HC Deb 04 July 2002 vol 388 cc606-7W
Mr. Jim Cunningham

To ask the Secretary of State for Environment, Food and Rural Affairs what measures have been taken since the foot and mouth epidemic to ensure that if another outbreak were to occur it could be efficiently dealt with. [66647]

Mr. Morley

DEFRA has produced an interim contingency plan for foot and mouth disease in consultation with some key stakeholders and operational partners. The interim contingency plan builds on the existing plan (which is required by EC Directive 90/423) and codifies experiences and lessons learned from the recent outbreak. However, it does not seek to pre-judge the results of the official inquiries into the last outbreak. All plans will be comprehensively reviewed as a result of any recommendations made by the official inquiries.

A programme of testing through simulation exercises is planned for the future. Stakeholders at both national and local level will be invited to be involved in the programme.

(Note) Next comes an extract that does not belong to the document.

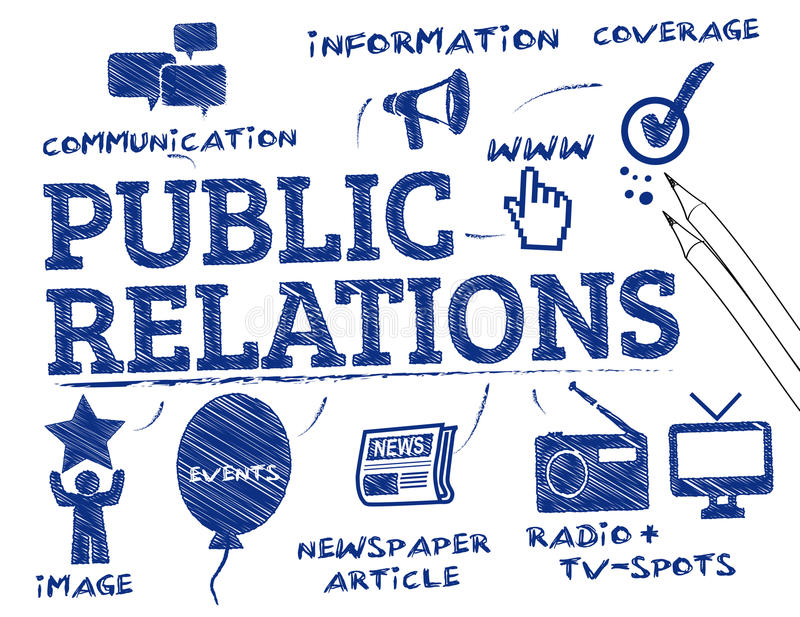 公共关系- PR概念 向量例证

A number of restrictions on animal movements remain in place as a means of helping protect against the rapid spread of any new incursion of disease, and measures have been taken to improve standards of biosecurity in livestock markets and shows. These arrangements also will be reviewed in the light of the recommendations of the official inquiries.

Mr. Martlew

To ask the Secretary of State for Environment, Food and Rural Affairs what action she is taking to implement the ICAO recommendation on the continued close environmental monitoring and inspection of foot and mouth disposal sites and the publication and reflection in her Department's contingency plans of the results. [65191]

Mr. Morley

The Department is working closely with the Environment Agency (EA) to ensure that FMD disposal sites are effectively monitored. Up until the end of March 2002, the EA managed a programme of environmental monitoring in the areas worst affected by the outbreak. DEFRA has now taken over responsibility for this interim monitoring programme and has recently issued a tender for the sampling and analysis of selected sites throughout England and Wales.

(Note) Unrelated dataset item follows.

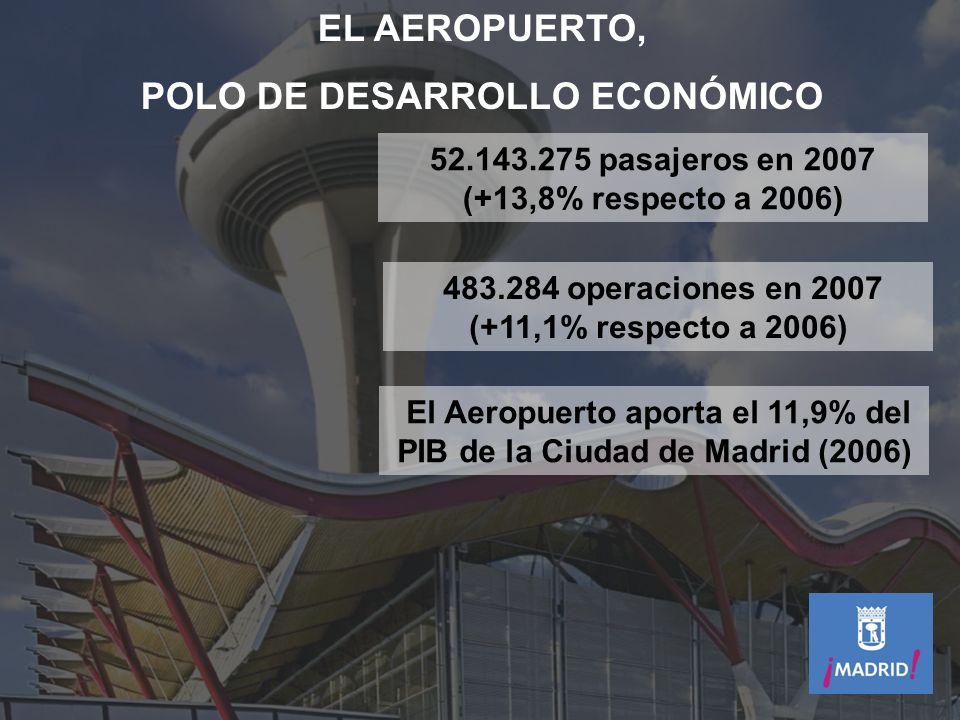 EL AEROPUERTO, POLO DE DESARROLLO ECONÓMICO 52.143.275 pasajeros en 2007 (+13,8% respecto a 2006) 483.284 operaciones en 2007 (+11,1% respecto a 2006)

The Department also intends to commission individual site-specific risk assessments for each carcase and ash disposal site. These assessments will be made available to the EA, who will review the environmental risk and Groundwater Authorisations. Based on the results of these risk assessments, the Department will then commission a targeted monitoring programme to ensure that any potential longer-term environmental impacts are identified.

In addition to this monitoring programme, each of the mass burial sites has its own comprehensive monitoring programme with regular reporting to DEFRA and the EA. The agency also carries out audit monitoring. Watchtree has 68 monitoring boreholes, Tow Law 32, Throckmorton 28 and Widdrington six. These boreholes are at varying distances from the cells and samples are taken, in some cases at several different depths. The Environment Agency is sampling stream springs and watercourses in the vicinity of the mass burial sites. No pollution from carcase disposal has been detected to date.

The need for formal risk assessments to be undertaken prior to the burial of carcases or ash is being incorporated into departmental operational guidance.